>> BEGIN EXCERPTED DATA

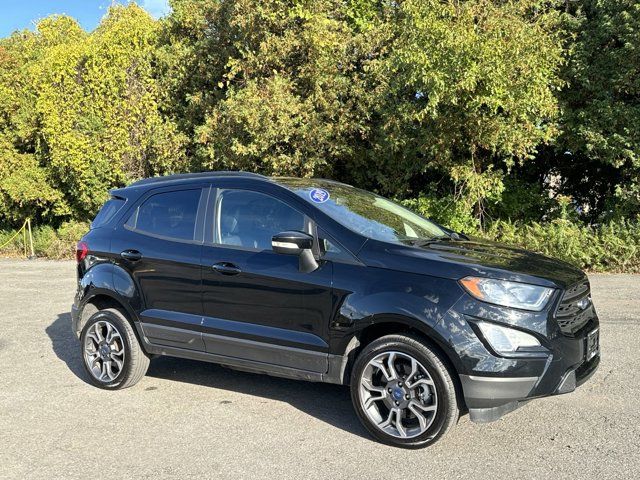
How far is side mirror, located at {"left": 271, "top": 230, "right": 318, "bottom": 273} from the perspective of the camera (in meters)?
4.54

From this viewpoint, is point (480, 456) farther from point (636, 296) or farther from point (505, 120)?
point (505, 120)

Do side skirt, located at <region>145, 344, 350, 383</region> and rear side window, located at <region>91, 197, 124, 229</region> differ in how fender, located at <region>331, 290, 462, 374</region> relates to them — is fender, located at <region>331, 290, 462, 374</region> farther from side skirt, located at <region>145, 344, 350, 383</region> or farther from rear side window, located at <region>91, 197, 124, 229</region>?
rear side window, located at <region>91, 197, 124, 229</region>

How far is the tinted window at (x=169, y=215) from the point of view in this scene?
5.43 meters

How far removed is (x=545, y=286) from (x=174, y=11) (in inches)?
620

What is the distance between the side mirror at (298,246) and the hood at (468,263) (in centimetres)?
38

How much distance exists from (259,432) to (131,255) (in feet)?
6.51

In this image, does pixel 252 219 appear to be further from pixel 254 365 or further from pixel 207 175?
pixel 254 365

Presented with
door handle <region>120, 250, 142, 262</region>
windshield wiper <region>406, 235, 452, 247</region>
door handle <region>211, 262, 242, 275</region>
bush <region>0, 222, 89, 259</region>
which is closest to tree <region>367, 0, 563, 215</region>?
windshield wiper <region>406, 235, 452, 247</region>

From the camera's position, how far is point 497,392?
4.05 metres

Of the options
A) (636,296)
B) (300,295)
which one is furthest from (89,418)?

>> END EXCERPTED DATA
>> BEGIN EXCERPTED DATA

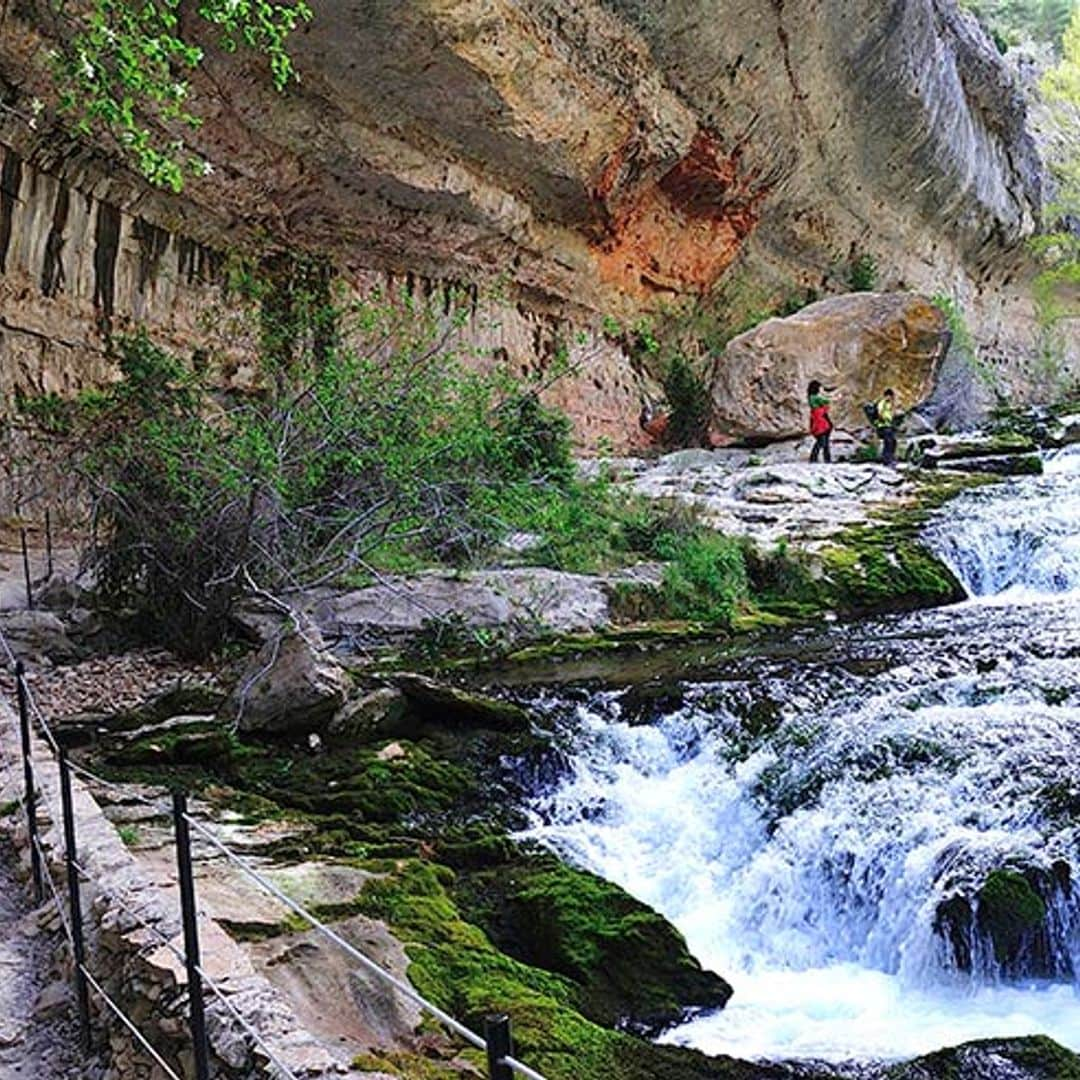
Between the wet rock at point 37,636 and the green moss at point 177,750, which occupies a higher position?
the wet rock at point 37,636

>> END EXCERPTED DATA

- WHAT THIS TASK INVOLVES -
Could you output the lines in the items, from the line containing "Presented with" through the line containing "4.05 metres", as a Markdown table with the columns "Row" and "Text", leaving out blank lines?

- SOLUTION TO THIS PROBLEM -
| Row | Text |
|---|---|
| 1 | Presented with |
| 2 | door handle <region>120, 250, 142, 262</region> |
| 3 | windshield wiper <region>406, 235, 452, 247</region> |
| 4 | door handle <region>211, 262, 242, 275</region> |
| 5 | bush <region>0, 222, 89, 259</region> |
| 6 | which is closest to tree <region>367, 0, 563, 215</region>? |
| 7 | windshield wiper <region>406, 235, 452, 247</region> |
| 8 | From the camera's position, how far is point 497,392? |
| 9 | 4.05 metres |